— TEXTE SOURCE —
#####

Sans appareil photo numérique je me sens frustrée. Alors je vais acheter un jetable, que je ferai tirer (bonjour la qualité!!) et j'espère pouvoir faire numériser les photos sans me ruiner, car je n'ai pas de scanner.
La jeune fille de la boutique qui fait office d'office du tourisme/magasin de sport/souvenirs/chocolat glaces etc tique en me voyant.
Elle doit se dire: j'ai déjà vu cette fille quelque part, et si elle se souviens "mais c'était il y a 10j" elle doit se demander ce que je fais encore là, et sans mes enfants.
Inutile de tenter une explication.

J'attaque la montée vers Pfälzerhütte. Donnée pour 2h30, sur la base du pas d'un randonneur moyen.
Je vais mettre 1h35 et je sais que je peux monter bien plus vite, car là j'ai le coeur dans le rouge à cause de la fatigue.

Je reviens deux secondes sur les raisons de ce retour ici:

1) l'irrésistible "appel", qui  ne se nomme pas, et auquel on doit répondre.
Et plus concrètement:

2) terminer l'ascension du Naafkopf, car je déteste faire demi tour.

#####

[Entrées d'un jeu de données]
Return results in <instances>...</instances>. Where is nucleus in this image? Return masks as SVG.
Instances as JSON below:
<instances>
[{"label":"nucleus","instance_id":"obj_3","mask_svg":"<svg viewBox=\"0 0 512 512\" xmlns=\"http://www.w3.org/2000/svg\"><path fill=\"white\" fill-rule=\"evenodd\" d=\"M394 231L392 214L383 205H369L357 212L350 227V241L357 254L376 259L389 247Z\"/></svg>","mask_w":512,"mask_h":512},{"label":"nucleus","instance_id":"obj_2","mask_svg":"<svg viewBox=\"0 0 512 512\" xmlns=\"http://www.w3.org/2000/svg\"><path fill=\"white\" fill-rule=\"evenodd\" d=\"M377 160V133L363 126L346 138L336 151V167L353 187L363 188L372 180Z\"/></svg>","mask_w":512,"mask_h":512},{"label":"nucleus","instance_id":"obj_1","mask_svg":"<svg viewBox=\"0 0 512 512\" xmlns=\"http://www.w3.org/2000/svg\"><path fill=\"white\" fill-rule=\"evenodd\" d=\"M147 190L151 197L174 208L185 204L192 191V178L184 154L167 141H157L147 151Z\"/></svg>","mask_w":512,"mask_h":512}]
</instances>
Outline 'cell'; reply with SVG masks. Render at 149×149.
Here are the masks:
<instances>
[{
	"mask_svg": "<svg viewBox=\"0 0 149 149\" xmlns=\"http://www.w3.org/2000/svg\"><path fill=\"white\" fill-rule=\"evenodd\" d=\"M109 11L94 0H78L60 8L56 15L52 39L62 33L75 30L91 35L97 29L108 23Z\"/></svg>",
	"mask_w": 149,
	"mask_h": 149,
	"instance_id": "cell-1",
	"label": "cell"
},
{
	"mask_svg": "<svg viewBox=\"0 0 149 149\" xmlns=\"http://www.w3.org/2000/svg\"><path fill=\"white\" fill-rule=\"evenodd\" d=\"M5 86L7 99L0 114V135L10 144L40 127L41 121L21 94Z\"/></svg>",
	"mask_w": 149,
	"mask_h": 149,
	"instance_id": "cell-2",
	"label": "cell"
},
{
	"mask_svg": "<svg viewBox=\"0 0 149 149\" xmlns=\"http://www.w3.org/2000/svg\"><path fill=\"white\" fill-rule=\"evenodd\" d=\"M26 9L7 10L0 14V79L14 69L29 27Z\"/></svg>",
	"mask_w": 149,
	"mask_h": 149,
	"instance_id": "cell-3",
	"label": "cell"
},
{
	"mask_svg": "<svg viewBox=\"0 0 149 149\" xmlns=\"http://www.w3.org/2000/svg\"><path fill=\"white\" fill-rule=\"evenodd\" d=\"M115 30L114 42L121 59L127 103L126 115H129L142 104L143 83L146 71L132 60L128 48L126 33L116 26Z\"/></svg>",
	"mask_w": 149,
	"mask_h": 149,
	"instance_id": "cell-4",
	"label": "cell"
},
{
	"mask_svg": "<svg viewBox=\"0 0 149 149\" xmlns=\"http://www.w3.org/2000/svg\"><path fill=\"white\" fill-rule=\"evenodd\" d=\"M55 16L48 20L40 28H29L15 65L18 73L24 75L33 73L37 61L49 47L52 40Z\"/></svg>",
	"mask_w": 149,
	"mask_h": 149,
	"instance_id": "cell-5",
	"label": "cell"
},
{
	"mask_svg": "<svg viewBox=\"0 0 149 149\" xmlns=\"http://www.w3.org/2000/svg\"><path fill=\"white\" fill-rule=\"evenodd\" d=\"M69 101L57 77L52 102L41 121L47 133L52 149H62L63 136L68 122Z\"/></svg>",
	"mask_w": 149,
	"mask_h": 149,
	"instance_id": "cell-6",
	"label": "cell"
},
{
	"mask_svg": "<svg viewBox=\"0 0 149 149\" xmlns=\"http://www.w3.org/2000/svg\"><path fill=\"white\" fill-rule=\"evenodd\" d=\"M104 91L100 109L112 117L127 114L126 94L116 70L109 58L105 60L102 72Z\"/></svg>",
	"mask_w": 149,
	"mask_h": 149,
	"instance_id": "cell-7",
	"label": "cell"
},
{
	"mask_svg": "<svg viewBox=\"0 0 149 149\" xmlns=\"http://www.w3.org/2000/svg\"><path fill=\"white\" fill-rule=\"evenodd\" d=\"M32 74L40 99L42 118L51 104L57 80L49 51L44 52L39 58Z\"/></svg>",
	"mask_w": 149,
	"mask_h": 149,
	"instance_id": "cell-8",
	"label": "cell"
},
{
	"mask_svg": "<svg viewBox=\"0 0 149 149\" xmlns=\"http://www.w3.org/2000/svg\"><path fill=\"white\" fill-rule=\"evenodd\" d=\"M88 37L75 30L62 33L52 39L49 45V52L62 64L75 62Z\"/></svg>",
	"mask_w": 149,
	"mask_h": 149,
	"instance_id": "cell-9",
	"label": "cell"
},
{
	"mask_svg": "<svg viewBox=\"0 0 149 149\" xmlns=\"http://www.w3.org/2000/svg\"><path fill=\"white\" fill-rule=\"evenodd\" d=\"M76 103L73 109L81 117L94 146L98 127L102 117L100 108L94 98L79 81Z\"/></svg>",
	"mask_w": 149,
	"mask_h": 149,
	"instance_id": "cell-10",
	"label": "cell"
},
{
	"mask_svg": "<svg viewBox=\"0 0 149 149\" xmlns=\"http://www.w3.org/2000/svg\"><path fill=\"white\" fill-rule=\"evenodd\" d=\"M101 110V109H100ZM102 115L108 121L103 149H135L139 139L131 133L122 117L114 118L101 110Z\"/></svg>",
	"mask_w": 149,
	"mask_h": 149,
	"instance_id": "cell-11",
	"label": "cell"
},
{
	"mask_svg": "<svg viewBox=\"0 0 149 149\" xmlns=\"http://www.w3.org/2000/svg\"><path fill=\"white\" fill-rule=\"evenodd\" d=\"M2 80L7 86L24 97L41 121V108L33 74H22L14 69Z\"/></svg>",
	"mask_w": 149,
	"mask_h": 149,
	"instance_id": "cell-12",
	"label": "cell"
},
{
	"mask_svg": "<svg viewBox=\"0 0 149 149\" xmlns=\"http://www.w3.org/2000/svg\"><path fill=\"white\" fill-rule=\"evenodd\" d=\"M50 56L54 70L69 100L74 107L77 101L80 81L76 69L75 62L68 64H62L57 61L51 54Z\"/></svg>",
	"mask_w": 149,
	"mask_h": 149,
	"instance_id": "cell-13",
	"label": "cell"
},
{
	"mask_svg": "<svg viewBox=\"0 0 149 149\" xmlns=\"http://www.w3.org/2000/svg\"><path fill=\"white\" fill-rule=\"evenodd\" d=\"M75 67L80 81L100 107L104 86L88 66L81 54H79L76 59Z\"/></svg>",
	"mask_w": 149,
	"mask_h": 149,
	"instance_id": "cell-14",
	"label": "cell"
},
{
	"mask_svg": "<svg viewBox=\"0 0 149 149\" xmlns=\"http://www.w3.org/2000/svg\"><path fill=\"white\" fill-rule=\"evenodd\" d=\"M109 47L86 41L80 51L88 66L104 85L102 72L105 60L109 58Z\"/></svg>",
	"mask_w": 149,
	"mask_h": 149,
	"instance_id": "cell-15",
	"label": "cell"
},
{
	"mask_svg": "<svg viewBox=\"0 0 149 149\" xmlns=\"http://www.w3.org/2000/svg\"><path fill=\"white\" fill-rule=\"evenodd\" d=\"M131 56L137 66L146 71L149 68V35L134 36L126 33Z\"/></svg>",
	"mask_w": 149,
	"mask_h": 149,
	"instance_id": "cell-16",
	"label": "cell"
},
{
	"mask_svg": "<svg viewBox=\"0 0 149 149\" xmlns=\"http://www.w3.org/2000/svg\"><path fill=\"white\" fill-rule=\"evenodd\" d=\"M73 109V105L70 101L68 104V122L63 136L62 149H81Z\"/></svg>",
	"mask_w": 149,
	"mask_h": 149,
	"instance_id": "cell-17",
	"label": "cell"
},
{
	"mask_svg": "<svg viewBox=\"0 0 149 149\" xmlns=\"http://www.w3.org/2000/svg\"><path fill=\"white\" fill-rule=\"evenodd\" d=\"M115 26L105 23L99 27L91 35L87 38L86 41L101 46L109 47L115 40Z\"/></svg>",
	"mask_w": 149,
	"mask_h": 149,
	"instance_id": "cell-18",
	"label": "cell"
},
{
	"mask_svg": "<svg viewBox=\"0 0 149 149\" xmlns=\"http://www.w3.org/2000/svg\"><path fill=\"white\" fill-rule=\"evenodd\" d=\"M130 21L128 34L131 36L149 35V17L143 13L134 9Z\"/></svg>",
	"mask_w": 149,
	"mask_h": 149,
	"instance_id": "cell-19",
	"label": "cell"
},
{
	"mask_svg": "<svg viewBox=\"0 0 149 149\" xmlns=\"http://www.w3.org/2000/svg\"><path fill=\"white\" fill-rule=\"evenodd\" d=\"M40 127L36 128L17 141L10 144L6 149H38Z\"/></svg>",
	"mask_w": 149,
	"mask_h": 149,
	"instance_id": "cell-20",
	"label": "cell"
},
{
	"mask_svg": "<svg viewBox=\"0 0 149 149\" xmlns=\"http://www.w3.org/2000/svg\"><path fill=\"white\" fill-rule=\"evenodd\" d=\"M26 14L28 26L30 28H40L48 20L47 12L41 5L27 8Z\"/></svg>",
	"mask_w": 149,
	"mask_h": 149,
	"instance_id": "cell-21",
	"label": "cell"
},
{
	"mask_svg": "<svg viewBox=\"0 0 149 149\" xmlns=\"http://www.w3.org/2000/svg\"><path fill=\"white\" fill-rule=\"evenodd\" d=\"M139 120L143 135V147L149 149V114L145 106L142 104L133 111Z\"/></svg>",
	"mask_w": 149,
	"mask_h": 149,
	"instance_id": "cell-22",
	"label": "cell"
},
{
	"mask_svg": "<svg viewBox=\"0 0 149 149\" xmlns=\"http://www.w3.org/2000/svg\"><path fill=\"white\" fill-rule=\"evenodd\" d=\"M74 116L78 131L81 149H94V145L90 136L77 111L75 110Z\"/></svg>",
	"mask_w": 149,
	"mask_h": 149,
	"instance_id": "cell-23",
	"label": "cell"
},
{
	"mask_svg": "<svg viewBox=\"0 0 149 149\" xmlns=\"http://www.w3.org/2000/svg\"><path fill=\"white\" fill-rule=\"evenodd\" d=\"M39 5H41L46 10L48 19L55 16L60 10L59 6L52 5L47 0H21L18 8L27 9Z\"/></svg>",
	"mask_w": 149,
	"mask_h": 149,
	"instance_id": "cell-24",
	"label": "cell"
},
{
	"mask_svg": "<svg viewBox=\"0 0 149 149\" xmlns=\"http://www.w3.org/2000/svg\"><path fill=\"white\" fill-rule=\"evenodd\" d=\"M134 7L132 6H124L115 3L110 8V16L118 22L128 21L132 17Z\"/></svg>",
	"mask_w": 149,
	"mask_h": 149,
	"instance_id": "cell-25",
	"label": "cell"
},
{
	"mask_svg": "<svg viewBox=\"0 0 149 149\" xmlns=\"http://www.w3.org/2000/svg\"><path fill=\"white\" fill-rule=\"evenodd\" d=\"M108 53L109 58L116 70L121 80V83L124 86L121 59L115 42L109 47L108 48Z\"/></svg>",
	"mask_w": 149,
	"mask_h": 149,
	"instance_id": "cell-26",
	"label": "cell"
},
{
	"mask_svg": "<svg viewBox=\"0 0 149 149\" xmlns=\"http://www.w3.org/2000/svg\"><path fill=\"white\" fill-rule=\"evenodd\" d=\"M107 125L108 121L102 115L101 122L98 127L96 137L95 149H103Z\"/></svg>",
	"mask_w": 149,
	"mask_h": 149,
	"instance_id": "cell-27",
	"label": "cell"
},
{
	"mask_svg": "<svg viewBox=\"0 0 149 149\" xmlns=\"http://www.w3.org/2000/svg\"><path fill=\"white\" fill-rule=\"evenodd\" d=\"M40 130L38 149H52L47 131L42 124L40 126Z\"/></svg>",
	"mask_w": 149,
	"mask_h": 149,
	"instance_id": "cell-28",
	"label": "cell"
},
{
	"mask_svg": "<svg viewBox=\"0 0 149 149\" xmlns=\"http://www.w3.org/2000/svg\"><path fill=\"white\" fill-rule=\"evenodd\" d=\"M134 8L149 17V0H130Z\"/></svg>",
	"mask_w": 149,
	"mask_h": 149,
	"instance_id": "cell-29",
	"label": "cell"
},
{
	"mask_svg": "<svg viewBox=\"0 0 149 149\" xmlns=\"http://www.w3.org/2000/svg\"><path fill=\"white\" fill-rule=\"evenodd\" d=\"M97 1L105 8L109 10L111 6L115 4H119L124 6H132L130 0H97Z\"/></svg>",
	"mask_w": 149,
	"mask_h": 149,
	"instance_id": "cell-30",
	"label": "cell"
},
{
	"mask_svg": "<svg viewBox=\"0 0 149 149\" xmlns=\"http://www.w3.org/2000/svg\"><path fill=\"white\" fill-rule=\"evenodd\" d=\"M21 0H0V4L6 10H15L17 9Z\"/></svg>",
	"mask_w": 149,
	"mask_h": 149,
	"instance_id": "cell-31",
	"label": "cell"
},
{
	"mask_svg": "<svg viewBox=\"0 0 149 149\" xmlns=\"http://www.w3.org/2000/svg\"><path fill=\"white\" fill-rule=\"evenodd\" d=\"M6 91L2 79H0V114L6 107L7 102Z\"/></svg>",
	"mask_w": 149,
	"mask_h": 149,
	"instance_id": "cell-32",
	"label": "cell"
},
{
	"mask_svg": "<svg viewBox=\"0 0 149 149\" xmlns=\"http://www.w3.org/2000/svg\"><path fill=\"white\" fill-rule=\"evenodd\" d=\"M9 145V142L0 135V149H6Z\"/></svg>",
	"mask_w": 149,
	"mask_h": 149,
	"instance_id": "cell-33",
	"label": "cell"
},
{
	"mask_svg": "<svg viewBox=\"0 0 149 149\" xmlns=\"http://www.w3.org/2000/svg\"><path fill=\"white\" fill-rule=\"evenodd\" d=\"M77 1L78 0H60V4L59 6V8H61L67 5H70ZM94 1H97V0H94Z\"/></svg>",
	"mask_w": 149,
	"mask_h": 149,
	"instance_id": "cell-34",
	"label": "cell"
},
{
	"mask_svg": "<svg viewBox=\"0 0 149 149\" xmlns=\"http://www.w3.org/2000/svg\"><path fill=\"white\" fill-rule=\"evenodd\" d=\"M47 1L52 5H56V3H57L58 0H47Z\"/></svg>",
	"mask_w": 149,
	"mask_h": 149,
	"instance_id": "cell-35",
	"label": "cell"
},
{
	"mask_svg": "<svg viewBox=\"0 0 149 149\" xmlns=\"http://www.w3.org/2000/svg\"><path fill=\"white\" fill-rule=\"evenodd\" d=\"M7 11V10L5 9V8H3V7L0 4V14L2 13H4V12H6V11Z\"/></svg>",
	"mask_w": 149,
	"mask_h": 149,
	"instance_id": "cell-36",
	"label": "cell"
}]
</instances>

#####

Poursuivez le récit de randonnée vers le Naafkopf à partir de sa dernière phrase. Les items n'interviennent pas ici.

3) Voir

Car à l'aller, avec les enfants, nous avions emprunté ce sentier tortueux et raide dans le brouillard le plus total. Aux deux tiers de la durée, à Täli Höhe, environ 2050m, nous avions rejoints un groupe de marcheurs, puis descendu légèrement à flanc de montagne sans rien voir avant de remonter vers le refuge à 2108m.
Et je "sens" que de Täli Höhe la vue devait être énorme... 1er degré.
Si l'on cherche à aller plus loin,  retourner voir ce que l'on a traversé dans le brouillard, c'est assez fort, même si on était sur, à ce moment, qu'il y avait quelque chose d'immense derrière le brouillard.

58min pour arriver à Täli Höhe, et je reste un long moment, silencieuse, face à la barre montagneuse qui s'étale face à moi.
Sur la gauche, l'Augstenberg 2365m que nous avons grimpé avec les enfants. Sur ses flancs, le sentier qui file vers le refuge.
Et face à moi la ligne continue, déchirée, des plus hauts sommets du Liechtenstein, 

Avec d'Est en Ouest:
le Naafkopf, 2570m et son avancée vers le Nord (Rotwand, 2400m), Schwarzhorn 2502m, Hinter Grauspitz 2574m, Vorder Grauspitz (point culminant du pays) 2599m, Falknis 2560m, Mazorakopf, Falknishorn 2451m.

Pour ceux qui ont gentiment baladé autour du Mont Blanc, ou simplement roulé sur les routes alpines en passant le Galibier à 2650m environ, çà parait ridicule.
Bah... Ici point de routes qui grimpent à 2600m! A partir de 1600 seuls des sentiers mènent aux sommets, et à 2500m les roches sont si acérées qu'y poser les fesses troue le pantalon...
Ici, à partir de 2000m la végétation est dense (fleurs alpines) mais rases, et on s'accroche aux pentes comme on peut. Ensuite commence l'étage des pierres, des grosses, et des pentes couvertes d'éboulis.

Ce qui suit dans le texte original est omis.